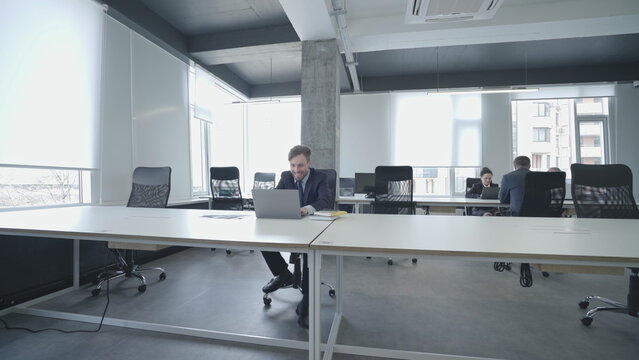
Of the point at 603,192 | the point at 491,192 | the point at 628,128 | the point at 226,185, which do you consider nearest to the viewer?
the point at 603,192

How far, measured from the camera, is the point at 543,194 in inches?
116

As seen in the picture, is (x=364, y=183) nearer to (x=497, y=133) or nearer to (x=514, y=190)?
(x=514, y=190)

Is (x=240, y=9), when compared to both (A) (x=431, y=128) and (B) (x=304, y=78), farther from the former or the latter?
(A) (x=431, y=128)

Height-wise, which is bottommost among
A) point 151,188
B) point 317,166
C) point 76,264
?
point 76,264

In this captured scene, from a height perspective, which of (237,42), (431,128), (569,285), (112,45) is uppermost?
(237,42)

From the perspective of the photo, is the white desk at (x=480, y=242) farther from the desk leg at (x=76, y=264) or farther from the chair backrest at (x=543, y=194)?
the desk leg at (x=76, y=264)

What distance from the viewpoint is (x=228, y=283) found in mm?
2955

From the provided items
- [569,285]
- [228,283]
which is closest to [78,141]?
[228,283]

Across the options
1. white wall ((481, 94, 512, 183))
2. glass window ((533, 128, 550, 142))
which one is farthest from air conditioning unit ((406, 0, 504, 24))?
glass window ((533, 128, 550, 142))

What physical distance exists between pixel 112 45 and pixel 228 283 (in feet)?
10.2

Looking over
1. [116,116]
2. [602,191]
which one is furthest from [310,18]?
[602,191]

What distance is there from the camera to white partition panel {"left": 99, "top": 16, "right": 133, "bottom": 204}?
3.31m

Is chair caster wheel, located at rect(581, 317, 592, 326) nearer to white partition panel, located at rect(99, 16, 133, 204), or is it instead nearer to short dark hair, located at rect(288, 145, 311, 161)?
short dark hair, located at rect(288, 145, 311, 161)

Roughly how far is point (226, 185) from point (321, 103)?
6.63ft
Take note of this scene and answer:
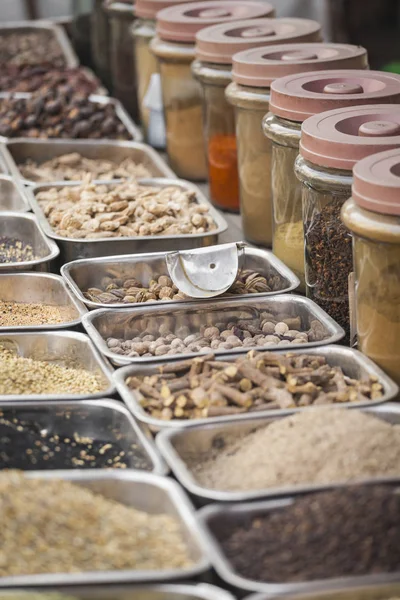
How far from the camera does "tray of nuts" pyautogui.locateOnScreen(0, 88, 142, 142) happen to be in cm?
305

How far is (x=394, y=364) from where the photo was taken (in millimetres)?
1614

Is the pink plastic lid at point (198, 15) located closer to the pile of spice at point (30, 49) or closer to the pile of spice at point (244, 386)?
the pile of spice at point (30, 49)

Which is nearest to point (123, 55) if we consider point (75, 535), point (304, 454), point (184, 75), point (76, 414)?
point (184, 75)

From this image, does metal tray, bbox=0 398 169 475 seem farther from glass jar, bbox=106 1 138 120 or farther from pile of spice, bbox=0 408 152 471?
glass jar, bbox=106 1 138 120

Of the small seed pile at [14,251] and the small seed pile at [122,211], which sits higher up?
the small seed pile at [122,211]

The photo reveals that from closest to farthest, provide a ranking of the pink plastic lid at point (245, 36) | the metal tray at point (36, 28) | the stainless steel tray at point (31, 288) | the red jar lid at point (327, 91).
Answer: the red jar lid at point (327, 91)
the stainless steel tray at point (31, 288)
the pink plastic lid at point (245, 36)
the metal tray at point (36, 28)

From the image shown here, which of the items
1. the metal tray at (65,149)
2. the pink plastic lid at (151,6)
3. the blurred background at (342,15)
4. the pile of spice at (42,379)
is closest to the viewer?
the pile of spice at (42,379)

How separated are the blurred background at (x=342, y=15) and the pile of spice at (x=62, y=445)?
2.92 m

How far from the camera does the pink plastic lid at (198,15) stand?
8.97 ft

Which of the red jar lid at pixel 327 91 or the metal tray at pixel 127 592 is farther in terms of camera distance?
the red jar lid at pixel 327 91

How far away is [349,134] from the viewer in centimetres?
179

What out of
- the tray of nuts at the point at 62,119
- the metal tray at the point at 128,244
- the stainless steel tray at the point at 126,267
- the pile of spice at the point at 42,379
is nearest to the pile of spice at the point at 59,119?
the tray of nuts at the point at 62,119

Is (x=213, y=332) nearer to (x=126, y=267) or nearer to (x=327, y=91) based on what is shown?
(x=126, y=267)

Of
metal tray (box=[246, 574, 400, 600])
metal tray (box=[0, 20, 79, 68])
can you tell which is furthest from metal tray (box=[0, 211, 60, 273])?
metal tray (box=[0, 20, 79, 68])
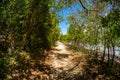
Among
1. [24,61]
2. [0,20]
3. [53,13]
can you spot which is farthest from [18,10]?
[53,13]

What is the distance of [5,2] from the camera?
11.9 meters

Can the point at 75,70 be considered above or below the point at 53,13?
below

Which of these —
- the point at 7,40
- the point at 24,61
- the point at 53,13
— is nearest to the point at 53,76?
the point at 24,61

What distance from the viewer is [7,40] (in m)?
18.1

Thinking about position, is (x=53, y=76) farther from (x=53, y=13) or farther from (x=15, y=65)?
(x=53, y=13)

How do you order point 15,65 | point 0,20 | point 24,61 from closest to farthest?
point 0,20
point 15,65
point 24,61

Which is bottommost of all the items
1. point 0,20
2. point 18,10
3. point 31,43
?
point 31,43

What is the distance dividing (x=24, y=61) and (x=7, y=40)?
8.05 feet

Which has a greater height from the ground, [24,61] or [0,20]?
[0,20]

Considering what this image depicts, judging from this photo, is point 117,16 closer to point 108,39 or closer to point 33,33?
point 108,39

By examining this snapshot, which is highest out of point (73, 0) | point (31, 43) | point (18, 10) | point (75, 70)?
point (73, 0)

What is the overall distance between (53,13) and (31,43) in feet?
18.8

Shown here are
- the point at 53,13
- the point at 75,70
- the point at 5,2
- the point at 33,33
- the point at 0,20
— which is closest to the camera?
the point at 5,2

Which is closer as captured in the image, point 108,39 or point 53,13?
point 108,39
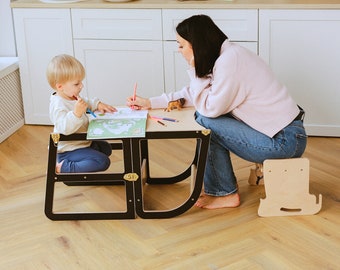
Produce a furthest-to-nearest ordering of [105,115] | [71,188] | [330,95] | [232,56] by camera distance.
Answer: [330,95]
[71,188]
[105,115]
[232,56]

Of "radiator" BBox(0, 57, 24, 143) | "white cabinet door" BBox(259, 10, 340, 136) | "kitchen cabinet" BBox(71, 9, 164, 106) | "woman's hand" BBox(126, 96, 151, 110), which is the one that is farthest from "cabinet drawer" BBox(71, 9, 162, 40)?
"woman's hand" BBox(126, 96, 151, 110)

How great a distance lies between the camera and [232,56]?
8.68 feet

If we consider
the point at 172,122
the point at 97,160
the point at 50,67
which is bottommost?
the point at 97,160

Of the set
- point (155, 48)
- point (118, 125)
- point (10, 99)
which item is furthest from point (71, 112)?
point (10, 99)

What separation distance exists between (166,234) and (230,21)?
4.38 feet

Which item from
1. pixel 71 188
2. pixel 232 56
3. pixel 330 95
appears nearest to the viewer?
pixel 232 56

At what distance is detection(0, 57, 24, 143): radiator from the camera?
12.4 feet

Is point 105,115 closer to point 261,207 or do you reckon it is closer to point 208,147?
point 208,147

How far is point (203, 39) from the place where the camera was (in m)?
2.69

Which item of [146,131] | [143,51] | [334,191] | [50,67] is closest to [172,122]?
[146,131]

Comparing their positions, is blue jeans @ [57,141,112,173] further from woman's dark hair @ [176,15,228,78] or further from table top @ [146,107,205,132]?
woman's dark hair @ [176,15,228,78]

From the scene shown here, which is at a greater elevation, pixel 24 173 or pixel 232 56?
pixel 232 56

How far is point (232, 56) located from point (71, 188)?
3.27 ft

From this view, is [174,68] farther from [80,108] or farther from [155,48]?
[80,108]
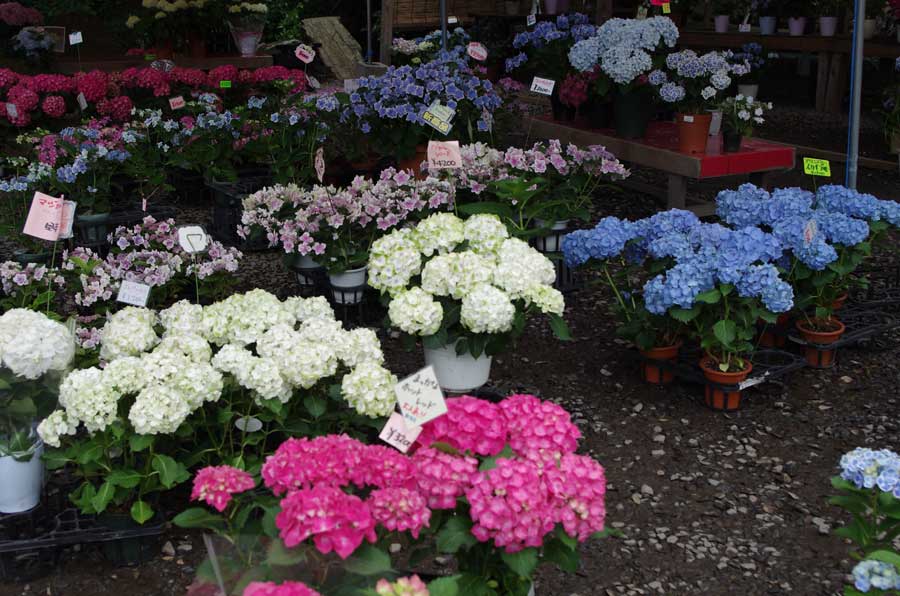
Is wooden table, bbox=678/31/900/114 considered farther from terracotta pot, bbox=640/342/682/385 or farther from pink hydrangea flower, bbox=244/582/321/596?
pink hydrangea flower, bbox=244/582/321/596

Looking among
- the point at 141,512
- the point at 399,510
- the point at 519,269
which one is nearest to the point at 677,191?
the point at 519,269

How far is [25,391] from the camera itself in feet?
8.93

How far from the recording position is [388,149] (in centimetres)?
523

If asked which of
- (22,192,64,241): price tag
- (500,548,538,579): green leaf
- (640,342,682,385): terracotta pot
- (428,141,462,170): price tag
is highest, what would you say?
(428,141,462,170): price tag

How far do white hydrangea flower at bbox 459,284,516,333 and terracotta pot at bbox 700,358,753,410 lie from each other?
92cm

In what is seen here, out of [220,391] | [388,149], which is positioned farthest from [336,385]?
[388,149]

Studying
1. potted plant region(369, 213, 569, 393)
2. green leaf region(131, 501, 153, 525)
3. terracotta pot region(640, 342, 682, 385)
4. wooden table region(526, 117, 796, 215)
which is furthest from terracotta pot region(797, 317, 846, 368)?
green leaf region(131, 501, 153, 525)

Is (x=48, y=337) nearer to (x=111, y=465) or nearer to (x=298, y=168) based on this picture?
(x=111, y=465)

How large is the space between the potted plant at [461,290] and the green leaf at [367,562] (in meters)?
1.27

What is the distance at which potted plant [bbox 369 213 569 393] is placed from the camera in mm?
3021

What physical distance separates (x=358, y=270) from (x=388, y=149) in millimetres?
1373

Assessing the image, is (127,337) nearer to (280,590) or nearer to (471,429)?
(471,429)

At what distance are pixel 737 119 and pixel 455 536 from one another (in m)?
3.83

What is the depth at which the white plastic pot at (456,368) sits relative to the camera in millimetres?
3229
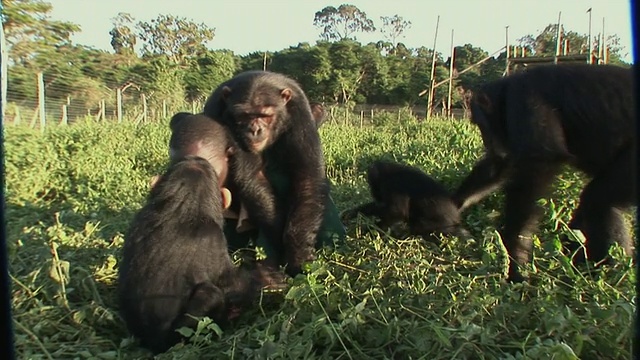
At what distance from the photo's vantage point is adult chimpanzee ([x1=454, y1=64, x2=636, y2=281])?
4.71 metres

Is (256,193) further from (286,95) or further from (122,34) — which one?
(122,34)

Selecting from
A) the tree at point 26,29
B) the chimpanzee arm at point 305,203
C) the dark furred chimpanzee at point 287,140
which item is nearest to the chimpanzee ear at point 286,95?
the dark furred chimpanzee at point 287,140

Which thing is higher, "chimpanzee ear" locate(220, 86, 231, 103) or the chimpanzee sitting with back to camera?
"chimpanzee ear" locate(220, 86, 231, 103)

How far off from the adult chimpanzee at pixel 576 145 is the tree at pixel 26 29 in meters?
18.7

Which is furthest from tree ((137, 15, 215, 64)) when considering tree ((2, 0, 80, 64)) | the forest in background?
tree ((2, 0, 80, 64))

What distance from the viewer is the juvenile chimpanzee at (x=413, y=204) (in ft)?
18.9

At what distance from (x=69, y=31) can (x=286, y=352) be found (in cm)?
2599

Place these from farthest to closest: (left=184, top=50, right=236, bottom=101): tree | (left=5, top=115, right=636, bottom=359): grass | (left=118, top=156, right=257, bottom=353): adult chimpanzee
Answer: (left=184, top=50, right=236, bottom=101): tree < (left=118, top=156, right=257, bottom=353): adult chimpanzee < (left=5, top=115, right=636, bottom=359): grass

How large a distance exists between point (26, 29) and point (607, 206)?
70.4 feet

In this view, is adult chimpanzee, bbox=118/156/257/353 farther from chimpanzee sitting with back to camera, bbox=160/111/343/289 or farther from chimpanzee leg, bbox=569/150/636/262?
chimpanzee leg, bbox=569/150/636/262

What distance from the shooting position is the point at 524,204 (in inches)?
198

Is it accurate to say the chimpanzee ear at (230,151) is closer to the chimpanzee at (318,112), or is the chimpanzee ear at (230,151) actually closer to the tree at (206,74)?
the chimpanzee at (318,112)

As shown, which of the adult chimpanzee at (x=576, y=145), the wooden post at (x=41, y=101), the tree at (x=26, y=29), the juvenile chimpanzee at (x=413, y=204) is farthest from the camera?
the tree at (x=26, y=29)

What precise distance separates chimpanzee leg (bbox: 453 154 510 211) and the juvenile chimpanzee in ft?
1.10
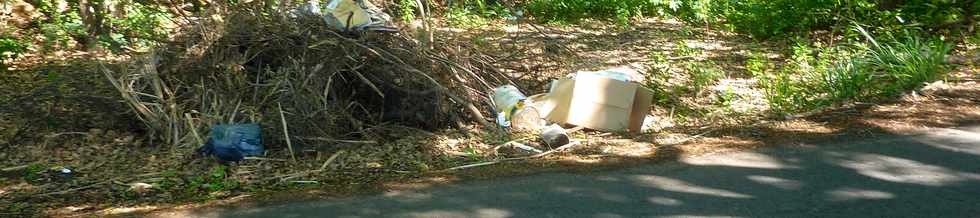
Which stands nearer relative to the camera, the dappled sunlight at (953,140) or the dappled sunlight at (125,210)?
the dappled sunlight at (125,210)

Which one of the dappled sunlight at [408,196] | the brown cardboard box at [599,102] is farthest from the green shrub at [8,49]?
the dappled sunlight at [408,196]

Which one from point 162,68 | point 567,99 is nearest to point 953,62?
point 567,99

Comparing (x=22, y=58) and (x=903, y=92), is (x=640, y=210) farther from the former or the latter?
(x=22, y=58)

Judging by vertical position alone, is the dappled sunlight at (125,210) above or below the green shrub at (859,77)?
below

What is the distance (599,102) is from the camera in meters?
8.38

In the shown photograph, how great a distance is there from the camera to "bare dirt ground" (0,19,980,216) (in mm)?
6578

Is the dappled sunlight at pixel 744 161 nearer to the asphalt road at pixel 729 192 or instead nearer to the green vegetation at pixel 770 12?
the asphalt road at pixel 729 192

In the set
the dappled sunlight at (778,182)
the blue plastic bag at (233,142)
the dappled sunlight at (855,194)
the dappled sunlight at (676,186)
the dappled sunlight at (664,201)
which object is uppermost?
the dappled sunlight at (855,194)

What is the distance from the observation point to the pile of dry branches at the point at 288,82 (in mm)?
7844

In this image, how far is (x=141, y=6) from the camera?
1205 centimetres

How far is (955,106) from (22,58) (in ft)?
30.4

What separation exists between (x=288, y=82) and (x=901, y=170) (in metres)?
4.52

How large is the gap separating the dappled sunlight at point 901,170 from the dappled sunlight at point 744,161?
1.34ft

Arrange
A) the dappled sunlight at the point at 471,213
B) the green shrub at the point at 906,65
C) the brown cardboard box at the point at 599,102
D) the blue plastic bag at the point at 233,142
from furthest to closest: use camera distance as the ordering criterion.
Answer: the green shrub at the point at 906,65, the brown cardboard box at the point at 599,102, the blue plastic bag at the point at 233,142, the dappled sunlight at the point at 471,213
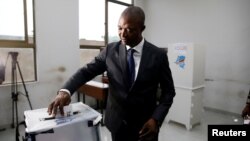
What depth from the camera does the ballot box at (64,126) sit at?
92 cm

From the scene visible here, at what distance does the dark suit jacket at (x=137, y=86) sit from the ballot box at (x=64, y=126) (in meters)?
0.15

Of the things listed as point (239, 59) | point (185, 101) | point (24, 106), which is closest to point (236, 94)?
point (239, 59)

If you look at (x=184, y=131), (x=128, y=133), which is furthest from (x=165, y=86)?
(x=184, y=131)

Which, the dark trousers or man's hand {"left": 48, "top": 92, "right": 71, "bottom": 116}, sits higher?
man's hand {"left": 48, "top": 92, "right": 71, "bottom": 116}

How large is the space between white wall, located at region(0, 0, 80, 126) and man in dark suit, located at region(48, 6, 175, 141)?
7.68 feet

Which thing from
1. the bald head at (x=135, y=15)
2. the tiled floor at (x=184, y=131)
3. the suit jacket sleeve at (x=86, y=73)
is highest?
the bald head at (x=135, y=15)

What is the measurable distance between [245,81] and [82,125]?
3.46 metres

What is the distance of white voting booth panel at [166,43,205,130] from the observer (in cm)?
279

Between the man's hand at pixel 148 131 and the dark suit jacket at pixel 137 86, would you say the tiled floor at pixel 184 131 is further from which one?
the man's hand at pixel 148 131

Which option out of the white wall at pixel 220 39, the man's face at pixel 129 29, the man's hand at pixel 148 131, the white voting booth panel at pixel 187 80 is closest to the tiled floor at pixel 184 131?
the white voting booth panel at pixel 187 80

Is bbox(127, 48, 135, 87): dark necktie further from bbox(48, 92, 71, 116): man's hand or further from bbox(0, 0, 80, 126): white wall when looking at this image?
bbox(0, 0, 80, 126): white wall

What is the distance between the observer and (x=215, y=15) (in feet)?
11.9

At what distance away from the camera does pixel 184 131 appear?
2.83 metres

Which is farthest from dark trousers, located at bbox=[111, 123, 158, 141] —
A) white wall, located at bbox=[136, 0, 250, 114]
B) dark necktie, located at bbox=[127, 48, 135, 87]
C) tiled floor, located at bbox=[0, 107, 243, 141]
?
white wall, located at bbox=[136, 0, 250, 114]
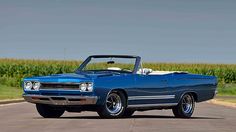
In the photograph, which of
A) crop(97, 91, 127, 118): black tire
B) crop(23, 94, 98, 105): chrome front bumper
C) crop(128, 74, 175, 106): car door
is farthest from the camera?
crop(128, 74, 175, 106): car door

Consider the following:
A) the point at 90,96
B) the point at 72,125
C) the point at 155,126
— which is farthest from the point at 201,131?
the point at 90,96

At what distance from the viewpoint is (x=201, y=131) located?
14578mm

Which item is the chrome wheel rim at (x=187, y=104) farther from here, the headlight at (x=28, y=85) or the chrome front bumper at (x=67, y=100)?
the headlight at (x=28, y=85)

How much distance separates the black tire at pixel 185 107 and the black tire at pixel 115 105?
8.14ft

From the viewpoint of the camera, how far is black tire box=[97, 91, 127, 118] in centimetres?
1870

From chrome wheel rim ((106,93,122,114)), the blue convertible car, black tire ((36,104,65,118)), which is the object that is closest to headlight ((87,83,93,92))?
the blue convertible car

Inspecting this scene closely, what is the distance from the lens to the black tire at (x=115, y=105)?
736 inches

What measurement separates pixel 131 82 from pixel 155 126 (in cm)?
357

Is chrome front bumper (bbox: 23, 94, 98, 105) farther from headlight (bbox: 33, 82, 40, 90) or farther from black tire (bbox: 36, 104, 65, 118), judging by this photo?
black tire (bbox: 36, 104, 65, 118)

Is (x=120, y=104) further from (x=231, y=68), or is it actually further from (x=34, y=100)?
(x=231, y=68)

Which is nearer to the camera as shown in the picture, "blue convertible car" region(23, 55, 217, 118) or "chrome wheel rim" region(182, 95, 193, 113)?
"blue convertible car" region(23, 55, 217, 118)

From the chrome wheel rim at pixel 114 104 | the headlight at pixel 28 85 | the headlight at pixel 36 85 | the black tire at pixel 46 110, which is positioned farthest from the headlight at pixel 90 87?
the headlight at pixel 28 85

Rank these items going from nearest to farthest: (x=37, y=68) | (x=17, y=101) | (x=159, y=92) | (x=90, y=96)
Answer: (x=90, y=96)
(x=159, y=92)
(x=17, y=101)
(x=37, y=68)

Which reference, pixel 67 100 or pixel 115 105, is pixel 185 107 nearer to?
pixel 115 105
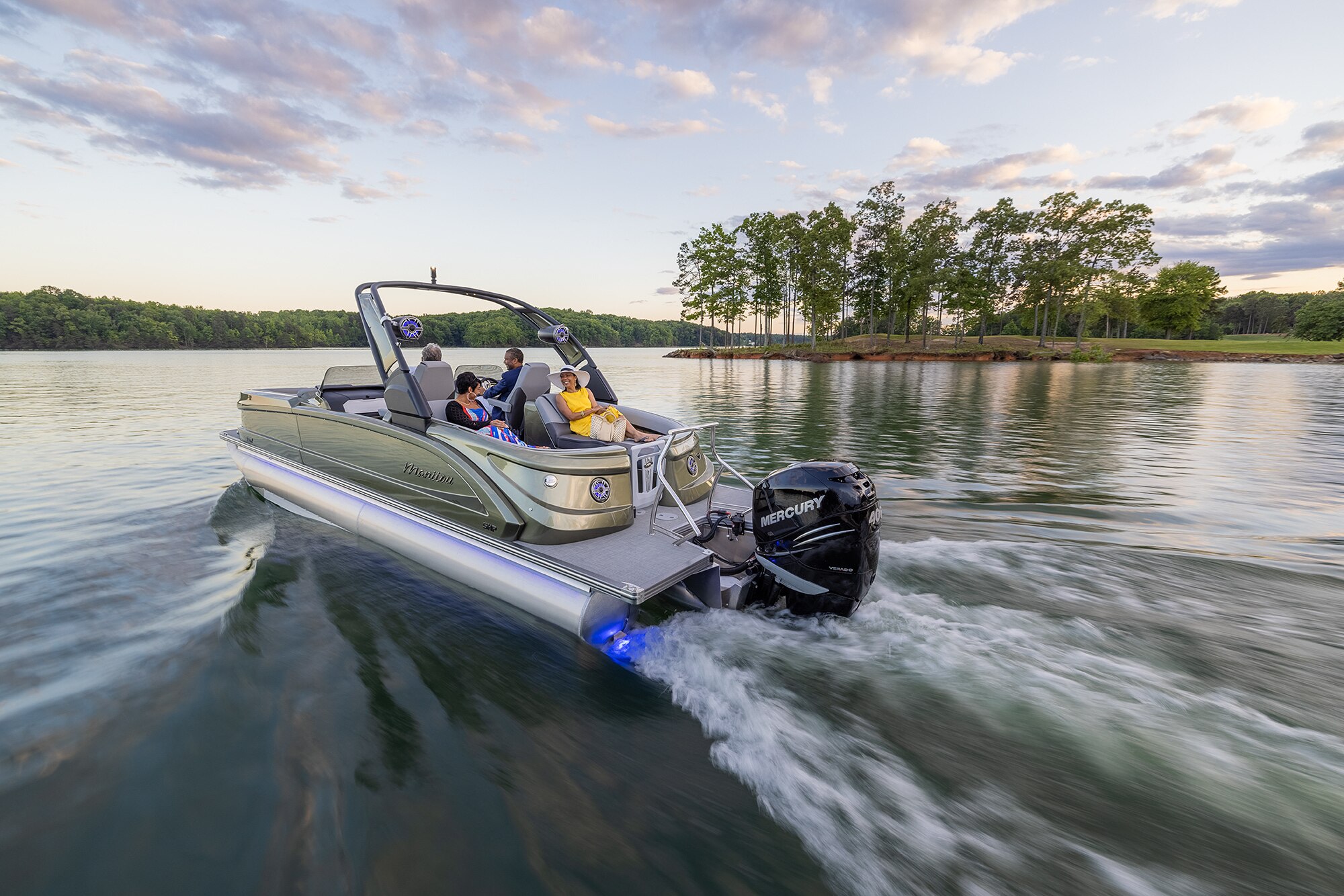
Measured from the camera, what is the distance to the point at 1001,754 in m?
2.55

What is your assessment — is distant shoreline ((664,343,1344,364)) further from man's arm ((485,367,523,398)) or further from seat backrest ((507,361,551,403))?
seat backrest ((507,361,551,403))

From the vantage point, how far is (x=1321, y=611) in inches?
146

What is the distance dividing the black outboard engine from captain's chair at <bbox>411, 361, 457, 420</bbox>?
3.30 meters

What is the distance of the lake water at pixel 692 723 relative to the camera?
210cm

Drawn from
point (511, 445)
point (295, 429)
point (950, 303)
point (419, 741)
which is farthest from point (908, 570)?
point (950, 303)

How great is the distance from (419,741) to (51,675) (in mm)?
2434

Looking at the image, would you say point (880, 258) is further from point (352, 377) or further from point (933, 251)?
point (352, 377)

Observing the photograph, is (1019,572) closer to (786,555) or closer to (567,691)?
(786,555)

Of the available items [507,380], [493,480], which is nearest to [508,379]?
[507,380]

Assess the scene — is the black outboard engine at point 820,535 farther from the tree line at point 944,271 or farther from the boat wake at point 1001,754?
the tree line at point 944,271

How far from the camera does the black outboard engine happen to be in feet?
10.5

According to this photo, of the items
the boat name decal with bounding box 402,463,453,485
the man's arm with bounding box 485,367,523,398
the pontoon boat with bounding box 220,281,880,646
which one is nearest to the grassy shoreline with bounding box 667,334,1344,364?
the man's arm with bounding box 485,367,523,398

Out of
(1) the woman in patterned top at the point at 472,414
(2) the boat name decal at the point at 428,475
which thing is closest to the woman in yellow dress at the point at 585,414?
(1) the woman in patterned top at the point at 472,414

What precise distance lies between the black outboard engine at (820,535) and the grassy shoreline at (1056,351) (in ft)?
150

Problem details: Print the listing again from the line with "Is chrome front" up to and including the line with "3.30 meters", with the pictures left out.

Result of this task:
Is chrome front bumper (bbox: 23, 94, 98, 105) farther from headlight (bbox: 33, 82, 40, 90) or farther from black tire (bbox: 36, 104, 65, 118), judging by this photo?
black tire (bbox: 36, 104, 65, 118)

Is (x=120, y=104) further from (x=231, y=68), or is it actually further from (x=34, y=100)?
(x=231, y=68)

Which is nearer to the camera as shown in the picture, "blue convertible car" region(23, 55, 217, 118) or "chrome wheel rim" region(182, 95, 193, 113)?
"blue convertible car" region(23, 55, 217, 118)

From the chrome wheel rim at pixel 114 104 | the headlight at pixel 28 85 | the headlight at pixel 36 85 | the black tire at pixel 46 110, which is positioned farthest from the headlight at pixel 90 87?
the headlight at pixel 28 85

Rank these items going from nearest to farthest: (x=37, y=68) | (x=17, y=101) | (x=159, y=92) | (x=90, y=96)
Answer: (x=90, y=96)
(x=159, y=92)
(x=17, y=101)
(x=37, y=68)

Which reference, pixel 67 100 or pixel 115 105, is pixel 185 107 nearer to?
pixel 115 105
Measured from the camera, what is the distance to the point at 1001,754 in m?
2.55

What is your assessment — is distant shoreline ((664,343,1344,364)) further from man's arm ((485,367,523,398)) or further from seat backrest ((507,361,551,403))?
seat backrest ((507,361,551,403))

From the vantage point, how far is (x=1321, y=611) in inches?
146

What is the distance dividing the black outboard engine from captain's chair at <bbox>411, 361, 457, 420</bbox>?
3.30 meters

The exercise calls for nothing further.